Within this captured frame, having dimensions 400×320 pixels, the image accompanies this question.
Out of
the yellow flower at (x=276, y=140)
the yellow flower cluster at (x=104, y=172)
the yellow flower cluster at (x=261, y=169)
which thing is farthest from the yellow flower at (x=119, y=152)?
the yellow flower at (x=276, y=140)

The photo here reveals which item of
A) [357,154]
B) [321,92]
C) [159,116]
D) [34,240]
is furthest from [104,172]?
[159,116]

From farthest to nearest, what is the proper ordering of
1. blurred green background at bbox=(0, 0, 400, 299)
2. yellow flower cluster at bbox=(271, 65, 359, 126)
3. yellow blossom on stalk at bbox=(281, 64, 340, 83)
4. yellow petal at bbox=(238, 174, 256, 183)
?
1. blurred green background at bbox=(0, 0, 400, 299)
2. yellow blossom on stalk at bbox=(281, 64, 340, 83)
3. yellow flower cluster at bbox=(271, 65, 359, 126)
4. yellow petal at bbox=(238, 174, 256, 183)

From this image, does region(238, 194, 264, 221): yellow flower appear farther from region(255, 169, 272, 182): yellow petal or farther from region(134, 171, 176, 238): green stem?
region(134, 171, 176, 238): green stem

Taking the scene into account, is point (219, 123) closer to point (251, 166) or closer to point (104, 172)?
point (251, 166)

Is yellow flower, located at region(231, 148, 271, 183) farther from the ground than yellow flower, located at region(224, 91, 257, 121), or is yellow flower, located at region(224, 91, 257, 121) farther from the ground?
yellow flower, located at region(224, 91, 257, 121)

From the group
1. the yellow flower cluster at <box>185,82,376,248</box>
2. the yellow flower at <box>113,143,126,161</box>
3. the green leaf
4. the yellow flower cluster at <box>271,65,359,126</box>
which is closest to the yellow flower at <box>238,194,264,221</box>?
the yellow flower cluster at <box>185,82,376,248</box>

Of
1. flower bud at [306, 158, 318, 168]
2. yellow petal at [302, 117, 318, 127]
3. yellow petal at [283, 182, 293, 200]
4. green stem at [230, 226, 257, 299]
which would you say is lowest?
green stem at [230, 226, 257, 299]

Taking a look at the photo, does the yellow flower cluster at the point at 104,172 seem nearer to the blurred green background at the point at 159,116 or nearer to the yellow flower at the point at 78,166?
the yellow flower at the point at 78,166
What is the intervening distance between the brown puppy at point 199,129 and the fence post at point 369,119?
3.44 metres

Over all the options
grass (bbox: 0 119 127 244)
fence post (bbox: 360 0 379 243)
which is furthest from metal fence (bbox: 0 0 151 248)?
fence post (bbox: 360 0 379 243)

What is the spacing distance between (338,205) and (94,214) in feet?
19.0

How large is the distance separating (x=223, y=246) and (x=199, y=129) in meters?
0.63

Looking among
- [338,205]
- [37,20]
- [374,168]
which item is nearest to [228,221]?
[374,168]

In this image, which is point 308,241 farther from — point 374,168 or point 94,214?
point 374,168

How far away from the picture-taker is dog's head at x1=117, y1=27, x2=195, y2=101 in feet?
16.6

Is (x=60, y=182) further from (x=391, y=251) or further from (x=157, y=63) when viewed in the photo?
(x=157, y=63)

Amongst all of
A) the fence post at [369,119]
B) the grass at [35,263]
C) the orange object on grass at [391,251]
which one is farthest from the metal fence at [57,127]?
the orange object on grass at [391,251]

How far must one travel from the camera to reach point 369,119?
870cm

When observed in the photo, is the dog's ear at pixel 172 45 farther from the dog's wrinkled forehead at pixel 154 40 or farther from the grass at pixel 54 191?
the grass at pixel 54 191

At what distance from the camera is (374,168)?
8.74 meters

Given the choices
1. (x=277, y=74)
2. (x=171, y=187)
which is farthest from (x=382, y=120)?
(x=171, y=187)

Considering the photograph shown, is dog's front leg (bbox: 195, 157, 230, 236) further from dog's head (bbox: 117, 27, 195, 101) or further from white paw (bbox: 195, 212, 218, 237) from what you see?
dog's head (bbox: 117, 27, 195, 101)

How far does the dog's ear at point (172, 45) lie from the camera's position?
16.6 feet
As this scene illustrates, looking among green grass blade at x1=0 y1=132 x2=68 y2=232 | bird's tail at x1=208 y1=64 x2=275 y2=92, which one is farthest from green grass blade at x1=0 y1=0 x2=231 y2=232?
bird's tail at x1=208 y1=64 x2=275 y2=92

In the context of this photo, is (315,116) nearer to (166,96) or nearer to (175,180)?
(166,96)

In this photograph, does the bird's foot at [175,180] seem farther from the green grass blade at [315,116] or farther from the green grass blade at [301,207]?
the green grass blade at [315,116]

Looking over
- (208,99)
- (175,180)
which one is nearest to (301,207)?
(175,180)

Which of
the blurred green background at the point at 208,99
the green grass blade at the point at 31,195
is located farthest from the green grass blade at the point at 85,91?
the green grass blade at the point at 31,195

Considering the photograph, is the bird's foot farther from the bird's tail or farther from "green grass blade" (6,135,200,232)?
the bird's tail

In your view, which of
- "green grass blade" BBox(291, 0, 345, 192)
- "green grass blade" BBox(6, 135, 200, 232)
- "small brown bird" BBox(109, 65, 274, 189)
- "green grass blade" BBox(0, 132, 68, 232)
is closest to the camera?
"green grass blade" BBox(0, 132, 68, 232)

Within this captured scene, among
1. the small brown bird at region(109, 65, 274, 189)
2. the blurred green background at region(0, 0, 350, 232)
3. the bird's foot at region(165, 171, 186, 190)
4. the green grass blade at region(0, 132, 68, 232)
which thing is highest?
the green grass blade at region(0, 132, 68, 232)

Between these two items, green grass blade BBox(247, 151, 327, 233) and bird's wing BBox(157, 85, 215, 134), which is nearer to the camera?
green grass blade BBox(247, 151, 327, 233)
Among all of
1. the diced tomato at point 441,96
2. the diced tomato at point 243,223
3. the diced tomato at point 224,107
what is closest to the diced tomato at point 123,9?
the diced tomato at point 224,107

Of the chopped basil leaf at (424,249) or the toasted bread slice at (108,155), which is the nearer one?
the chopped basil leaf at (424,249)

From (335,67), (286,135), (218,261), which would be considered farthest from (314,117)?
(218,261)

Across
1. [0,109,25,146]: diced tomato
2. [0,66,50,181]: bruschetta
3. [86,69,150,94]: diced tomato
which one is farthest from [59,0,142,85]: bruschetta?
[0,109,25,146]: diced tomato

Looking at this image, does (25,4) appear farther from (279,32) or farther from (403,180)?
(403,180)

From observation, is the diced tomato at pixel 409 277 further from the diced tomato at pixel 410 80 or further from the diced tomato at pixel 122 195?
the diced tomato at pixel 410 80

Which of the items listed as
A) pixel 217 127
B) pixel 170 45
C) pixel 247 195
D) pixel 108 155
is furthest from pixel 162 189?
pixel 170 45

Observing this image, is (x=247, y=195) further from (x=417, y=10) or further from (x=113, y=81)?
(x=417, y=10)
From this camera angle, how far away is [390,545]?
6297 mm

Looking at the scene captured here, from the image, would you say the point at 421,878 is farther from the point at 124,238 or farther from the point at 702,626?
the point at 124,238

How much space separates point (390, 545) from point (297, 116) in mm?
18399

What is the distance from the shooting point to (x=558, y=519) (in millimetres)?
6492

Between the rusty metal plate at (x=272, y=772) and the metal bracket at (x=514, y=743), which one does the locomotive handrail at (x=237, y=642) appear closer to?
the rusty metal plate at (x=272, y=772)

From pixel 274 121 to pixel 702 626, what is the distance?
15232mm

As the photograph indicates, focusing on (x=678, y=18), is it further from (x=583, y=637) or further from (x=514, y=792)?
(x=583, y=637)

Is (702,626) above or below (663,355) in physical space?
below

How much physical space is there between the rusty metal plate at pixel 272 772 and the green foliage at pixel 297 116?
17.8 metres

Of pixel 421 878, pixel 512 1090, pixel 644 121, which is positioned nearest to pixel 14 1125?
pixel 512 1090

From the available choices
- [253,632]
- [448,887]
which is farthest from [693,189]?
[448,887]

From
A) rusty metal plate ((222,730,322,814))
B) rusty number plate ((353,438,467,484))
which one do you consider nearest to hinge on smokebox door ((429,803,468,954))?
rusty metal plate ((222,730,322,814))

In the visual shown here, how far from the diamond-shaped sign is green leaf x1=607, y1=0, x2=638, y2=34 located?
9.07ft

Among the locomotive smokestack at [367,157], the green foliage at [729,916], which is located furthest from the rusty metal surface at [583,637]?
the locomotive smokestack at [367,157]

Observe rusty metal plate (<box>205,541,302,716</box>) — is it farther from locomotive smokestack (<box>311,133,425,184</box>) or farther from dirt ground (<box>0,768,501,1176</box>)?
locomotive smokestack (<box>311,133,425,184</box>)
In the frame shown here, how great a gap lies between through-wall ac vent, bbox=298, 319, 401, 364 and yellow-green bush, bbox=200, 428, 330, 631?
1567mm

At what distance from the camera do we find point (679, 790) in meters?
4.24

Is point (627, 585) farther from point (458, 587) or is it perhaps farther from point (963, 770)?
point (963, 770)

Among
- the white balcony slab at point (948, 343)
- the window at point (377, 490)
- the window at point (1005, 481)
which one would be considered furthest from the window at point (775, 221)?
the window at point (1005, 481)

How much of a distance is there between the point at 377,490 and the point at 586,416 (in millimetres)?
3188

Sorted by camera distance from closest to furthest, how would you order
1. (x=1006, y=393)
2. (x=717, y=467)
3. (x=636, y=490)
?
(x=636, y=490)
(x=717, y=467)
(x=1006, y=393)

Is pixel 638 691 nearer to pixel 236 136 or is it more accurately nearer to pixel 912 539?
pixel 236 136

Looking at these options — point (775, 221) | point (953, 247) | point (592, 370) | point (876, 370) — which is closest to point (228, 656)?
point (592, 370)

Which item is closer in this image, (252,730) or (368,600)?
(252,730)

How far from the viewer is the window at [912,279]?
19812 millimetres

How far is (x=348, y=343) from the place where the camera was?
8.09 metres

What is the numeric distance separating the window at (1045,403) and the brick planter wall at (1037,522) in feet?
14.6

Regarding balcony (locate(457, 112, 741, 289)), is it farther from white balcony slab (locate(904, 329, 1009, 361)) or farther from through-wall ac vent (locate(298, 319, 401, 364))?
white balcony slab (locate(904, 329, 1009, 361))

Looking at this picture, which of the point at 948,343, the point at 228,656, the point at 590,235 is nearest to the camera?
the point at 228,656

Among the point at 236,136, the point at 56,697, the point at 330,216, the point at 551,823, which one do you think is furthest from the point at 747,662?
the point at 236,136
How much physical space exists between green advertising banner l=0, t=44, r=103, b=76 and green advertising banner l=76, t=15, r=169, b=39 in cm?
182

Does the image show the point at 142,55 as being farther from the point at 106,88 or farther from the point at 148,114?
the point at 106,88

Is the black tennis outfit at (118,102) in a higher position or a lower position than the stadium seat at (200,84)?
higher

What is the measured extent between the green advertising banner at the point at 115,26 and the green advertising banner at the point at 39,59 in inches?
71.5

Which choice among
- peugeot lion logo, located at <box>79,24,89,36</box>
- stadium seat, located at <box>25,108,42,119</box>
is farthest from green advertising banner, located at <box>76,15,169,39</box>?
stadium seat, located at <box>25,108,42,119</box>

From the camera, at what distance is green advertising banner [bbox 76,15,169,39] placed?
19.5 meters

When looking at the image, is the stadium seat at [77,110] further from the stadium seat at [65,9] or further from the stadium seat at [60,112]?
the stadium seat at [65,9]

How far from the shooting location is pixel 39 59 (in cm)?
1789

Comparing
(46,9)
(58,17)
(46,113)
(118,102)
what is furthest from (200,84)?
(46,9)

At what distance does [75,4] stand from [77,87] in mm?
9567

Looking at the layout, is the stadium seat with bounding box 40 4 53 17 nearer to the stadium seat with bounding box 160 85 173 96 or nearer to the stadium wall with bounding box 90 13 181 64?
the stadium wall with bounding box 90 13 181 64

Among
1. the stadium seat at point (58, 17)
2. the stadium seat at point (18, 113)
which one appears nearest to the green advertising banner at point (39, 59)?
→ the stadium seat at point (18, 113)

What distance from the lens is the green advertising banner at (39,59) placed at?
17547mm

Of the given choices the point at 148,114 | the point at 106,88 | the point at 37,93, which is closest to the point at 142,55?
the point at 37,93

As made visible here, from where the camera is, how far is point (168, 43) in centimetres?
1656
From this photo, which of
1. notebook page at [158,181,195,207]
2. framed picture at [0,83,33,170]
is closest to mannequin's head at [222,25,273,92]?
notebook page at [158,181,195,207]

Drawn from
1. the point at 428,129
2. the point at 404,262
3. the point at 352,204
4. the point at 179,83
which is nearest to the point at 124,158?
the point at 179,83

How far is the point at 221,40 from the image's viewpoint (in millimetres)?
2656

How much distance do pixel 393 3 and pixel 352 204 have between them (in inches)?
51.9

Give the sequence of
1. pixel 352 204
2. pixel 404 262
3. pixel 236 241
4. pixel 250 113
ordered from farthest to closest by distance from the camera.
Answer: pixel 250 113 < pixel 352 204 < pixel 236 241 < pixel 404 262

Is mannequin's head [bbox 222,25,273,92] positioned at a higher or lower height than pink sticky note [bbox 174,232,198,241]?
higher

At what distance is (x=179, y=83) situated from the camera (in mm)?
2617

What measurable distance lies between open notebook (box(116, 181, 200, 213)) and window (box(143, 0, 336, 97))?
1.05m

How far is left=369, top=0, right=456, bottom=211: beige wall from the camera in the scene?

#### [REQUEST]
Please count the lines in the rows above that contain the string "fence", matching case exactly, and give only the number.

#### [TASK RESPONSE]
6